How Rate Limiting Can Stop DDoS Attacks in Their Tracks

Distributed denial-of-service (DDoS) attacks are a persistent threat to organizations of all sizes. In recent years, the frequency and sophistication of these attacks have increased, thanks to the availability of attack tools on the dark web and criminal marketplaces. From the Port of London Authority to Ukraine’s national postal service, a range of organizations were victims of DDoS attacks in 2022. While implementing more security controls can mitigate DDoS attacks, it can also result in more false positives, which can disrupt legitimate traffic and cause brand damage.

To combat DDoS attacks, security leaders are already monitoring network traffic patterns, implementing firewalls, and using content delivery networks (CDNs) to distribute traffic across multiple servers. However, rate limiting is often considered the best method for efficient DDoS mitigation, preventing 47% of DDoS attacks, according to a recent report. Unfortunately, few engineering leaders know how to use rate limiting effectively while avoiding false positives. Here’s how organizations can employ rate limiting effectively:

Understand Expected Network Traffic and Vulnerabilities

Engineering leaders often find it difficult to implement rate limiting as a DDoS mitigation tool because they don’t know what thresholds to set. The first step is to understand expected network traffic by answering several questions related to the number of users who visit an application every minute and the number of actions an application can handle. Knowing the baseline threshold for each URL within each application is useful, as it can help teams develop accurate baseline network traffic models and manage incoming and outgoing data flow effectively. These baseline thresholds can also help identify granular details on IP, host, domain, and URI vulnerabilities, which allows teams to act more quickly to thwart DDoS attacks.

Implement Custom Rate Limits on Various Parameters

Security teams want round-the-clock application availability and rely on managed services to get the most value from DDoS mitigation software.

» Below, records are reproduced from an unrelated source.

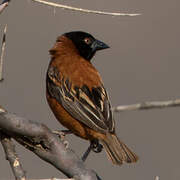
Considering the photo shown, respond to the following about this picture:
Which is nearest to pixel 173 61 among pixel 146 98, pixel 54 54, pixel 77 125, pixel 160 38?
pixel 160 38

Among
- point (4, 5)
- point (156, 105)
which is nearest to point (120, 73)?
point (4, 5)

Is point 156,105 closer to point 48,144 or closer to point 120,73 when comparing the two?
point 48,144

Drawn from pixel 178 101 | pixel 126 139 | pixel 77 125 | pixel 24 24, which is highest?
pixel 178 101

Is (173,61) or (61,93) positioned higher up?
(61,93)

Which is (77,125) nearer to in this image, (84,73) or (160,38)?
(84,73)

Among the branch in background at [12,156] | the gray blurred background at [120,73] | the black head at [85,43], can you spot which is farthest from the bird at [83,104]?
the gray blurred background at [120,73]

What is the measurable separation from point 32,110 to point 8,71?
170 cm

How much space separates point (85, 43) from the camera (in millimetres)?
6992

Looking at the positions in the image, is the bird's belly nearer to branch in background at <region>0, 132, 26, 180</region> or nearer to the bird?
the bird

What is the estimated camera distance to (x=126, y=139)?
37.3 ft

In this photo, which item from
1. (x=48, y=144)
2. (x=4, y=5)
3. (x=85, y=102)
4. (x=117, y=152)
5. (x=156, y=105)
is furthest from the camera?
(x=85, y=102)

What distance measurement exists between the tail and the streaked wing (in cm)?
11

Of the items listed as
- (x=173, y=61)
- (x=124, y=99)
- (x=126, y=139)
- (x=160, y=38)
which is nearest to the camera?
(x=126, y=139)

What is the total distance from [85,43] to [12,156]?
410cm
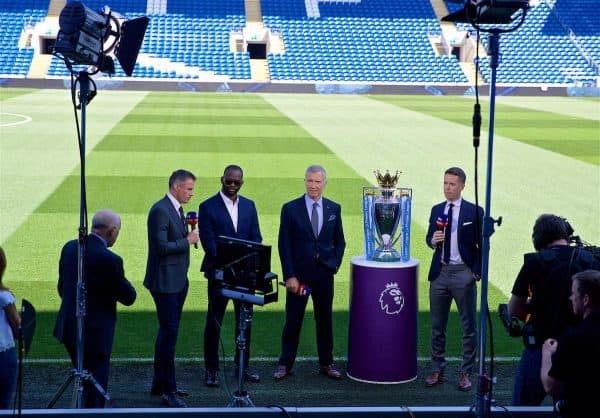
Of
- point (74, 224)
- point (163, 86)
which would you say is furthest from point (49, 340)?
point (163, 86)

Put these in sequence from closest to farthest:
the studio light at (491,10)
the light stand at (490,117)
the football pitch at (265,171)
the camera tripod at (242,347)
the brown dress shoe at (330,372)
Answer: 1. the light stand at (490,117)
2. the studio light at (491,10)
3. the camera tripod at (242,347)
4. the brown dress shoe at (330,372)
5. the football pitch at (265,171)

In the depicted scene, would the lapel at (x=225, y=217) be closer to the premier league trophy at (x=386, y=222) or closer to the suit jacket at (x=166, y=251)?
the suit jacket at (x=166, y=251)

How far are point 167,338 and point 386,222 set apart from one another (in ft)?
7.32

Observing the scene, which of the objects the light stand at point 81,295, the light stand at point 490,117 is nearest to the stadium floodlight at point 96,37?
the light stand at point 81,295

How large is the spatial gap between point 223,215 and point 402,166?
1313 centimetres

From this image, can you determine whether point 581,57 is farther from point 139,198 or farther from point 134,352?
point 134,352

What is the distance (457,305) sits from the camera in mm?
7969

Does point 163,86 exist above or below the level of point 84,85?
above

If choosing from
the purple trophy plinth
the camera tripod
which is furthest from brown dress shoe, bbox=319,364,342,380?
the camera tripod

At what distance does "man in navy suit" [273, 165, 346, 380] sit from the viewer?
8039 millimetres

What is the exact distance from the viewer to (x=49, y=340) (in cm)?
906

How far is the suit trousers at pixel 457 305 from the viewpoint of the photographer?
25.9 feet

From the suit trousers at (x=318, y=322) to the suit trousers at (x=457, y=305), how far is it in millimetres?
941

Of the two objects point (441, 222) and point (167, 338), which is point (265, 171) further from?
point (167, 338)
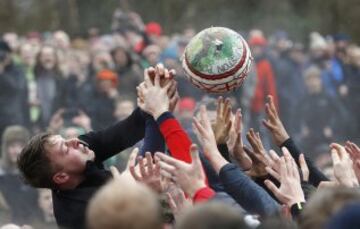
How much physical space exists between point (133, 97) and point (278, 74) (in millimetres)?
3515

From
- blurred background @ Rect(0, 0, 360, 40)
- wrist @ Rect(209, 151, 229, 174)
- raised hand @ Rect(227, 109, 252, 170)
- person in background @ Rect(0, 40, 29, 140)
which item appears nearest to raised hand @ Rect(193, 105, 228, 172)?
wrist @ Rect(209, 151, 229, 174)

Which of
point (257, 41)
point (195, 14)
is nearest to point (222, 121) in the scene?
point (257, 41)

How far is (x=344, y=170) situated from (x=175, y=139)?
0.97 metres

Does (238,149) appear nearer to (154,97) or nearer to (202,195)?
(154,97)

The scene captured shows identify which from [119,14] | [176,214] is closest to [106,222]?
[176,214]

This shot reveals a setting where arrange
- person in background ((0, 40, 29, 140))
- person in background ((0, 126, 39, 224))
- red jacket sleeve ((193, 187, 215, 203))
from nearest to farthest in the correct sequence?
red jacket sleeve ((193, 187, 215, 203)) < person in background ((0, 126, 39, 224)) < person in background ((0, 40, 29, 140))

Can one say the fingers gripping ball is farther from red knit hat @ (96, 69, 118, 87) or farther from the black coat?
red knit hat @ (96, 69, 118, 87)

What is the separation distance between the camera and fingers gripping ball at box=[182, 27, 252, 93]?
764 centimetres

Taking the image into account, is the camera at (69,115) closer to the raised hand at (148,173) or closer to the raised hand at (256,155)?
the raised hand at (256,155)

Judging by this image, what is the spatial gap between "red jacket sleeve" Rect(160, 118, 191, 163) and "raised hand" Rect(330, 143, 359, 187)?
81 centimetres

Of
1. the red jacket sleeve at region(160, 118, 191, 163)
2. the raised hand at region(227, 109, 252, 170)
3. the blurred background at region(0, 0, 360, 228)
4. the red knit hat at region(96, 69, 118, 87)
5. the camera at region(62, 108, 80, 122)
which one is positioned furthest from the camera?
the red knit hat at region(96, 69, 118, 87)

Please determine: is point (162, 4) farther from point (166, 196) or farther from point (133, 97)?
point (166, 196)

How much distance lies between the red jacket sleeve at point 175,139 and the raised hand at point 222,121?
320mm

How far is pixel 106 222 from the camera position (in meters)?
5.06
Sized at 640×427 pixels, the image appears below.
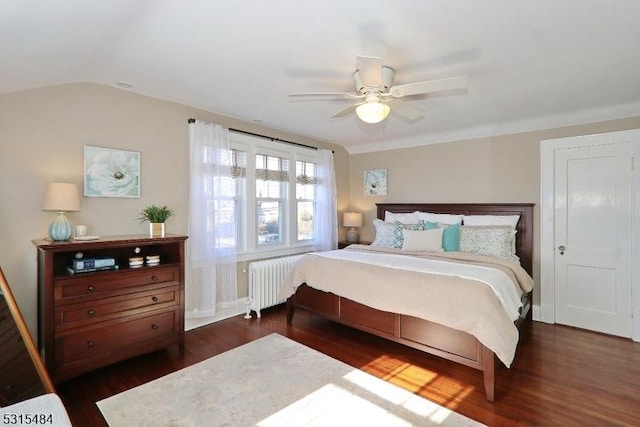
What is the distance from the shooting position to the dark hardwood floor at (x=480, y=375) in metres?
2.13

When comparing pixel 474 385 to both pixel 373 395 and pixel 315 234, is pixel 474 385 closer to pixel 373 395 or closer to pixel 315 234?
pixel 373 395

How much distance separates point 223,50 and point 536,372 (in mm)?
3562

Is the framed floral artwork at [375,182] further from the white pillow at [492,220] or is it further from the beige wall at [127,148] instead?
the white pillow at [492,220]

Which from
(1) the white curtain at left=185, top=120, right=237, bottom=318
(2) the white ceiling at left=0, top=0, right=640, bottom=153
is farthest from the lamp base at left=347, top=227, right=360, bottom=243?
(2) the white ceiling at left=0, top=0, right=640, bottom=153

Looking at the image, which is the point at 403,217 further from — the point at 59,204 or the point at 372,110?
the point at 59,204

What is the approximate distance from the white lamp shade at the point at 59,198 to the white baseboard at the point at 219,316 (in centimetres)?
172

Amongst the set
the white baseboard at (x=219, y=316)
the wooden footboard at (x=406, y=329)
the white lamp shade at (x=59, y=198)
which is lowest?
the white baseboard at (x=219, y=316)

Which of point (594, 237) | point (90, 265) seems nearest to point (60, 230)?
point (90, 265)

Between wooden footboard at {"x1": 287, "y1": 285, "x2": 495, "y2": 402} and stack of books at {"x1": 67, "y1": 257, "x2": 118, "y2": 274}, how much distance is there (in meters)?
1.94

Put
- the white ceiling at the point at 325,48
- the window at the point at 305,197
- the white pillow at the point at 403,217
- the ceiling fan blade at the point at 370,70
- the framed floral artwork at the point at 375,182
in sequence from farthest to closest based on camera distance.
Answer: the framed floral artwork at the point at 375,182 → the window at the point at 305,197 → the white pillow at the point at 403,217 → the ceiling fan blade at the point at 370,70 → the white ceiling at the point at 325,48

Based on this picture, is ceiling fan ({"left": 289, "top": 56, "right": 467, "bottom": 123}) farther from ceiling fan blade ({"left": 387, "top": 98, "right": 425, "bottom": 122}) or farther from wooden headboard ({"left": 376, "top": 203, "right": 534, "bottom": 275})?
wooden headboard ({"left": 376, "top": 203, "right": 534, "bottom": 275})

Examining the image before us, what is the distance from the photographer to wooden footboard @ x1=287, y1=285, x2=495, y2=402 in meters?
2.38

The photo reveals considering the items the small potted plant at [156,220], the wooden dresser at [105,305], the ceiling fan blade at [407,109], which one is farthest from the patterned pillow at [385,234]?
the small potted plant at [156,220]

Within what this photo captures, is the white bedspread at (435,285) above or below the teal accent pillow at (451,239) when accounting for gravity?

In-built DDoS scrubbers help security leaders go beyond static rate limits and customize rules based on the behavior of inbound traffic received by host, IP, URL, and geography.

To implement rate limiting effectively, teams should set rate limits on the URL rather than the domain, as hundreds of URLs get added to the domain, which can cause unnecessary blocking of legitimate requests or, if compensating by raising the rate limits, allow too many malicious requests to pass through. Customizing the rate of requests on a session level can help detect unusual behavior that may indicate malicious activity and cause servers to become overwhelmed. Monitoring rate limits at an IP level can limit the number of requests or connections from a particular IP address. Implementing geographical rate limiting and geo-fencing can help teams quickly examine IP address reputations and geolocation data to verify the source of traffic.

Minimizing False Positives

By using the above methods, application owners can set more granular rate limits based on user behavior. This, in conjunction with using DDoS mitigation mechanisms such as tarpitting and CAPTCHA before blocking requests, can minimize false positives to the maximum extent possible. Cybersecurity decision-makers must take a multilayered approach to protection by having a clear understanding of network traffic patterns and using fully managed platforms to set rate limits based on threat intelligence.

In conclusion, cybersecurity teams can use rate limiting as an effective tool to combat DDoS attacks by understanding expected network traffic and vulnerabilities, implementing custom rate limits, and minimizing false positives. A multilayered approach to protection is essential to defend against DDoS attacks. By taking these steps, organizations can protect their networks and minimize the impact of DDoS attacks.